**Record extracts:**
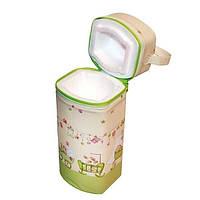 Термоконтейнер универсальный Ceba Baby Jumbo 70*80*230 мм беж-салатовый гномики в постели 60617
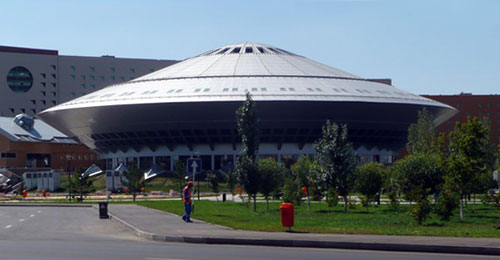 The Circus Arena Shaped Like A Flying Saucer In Astana, Kazakhstan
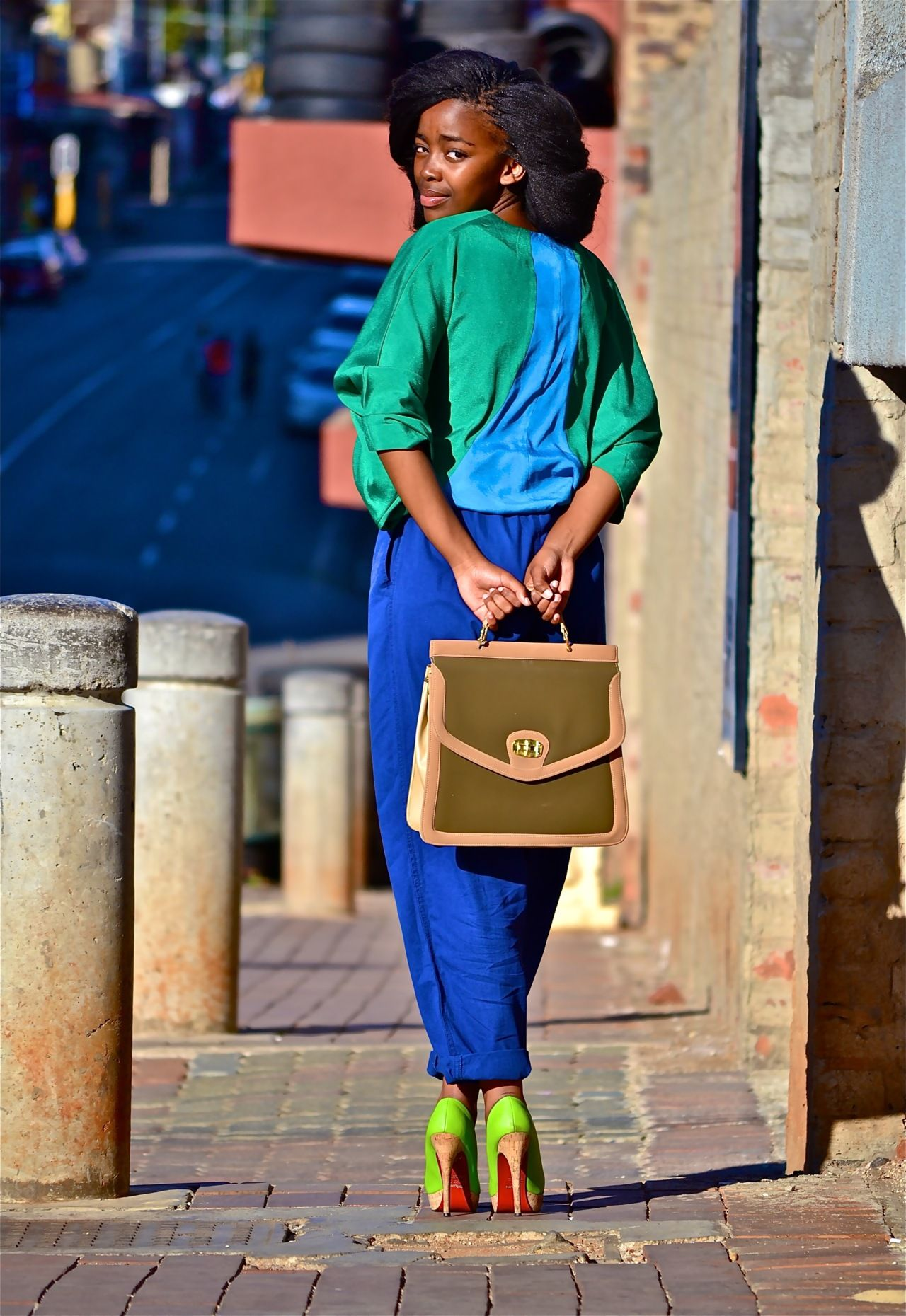 Anthonybila South African Street Style  Thube -9975
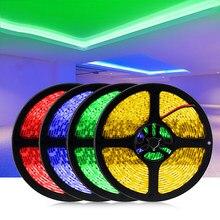 Taśma LED 5M nie wodoodporna DC12V oświetlenie wstęgowe taśma 300 LEDs elastyczna dekoracja LED Lights 12V lampa String żółty niebieski czerwony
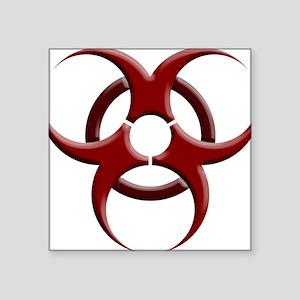 """Biohazard Symbol Dark Shirt Square Sticker 3"""" x 3"""""""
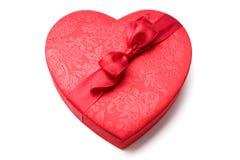 Cadre en forme de coeur rouge Photo libre de droits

**Instructions to follow:** The whole listing should be retyped word for word; none of its pictures belong in the copy.

**Written answer:**
 Термоконтейнер универсальный Ceba Baby Jumbo 70*80*230 мм беж-салатовый гномики в постели 60617
 The Circus Arena Shaped Like A Flying Saucer In Astana, Kazakhstan
 Anthonybila South African Street Style  Thube -9975
 Taśma LED 5M nie wodoodporna DC12V oświetlenie wstęgowe taśma 300 LEDs elastyczna dekoracja LED Lights 12V lampa String żółty niebieski czerwony
 """Biohazard Symbol Dark Shirt Square Sticker 3"""" x 3"""""""
 Cadre en forme de coeur rouge Photo libre de droits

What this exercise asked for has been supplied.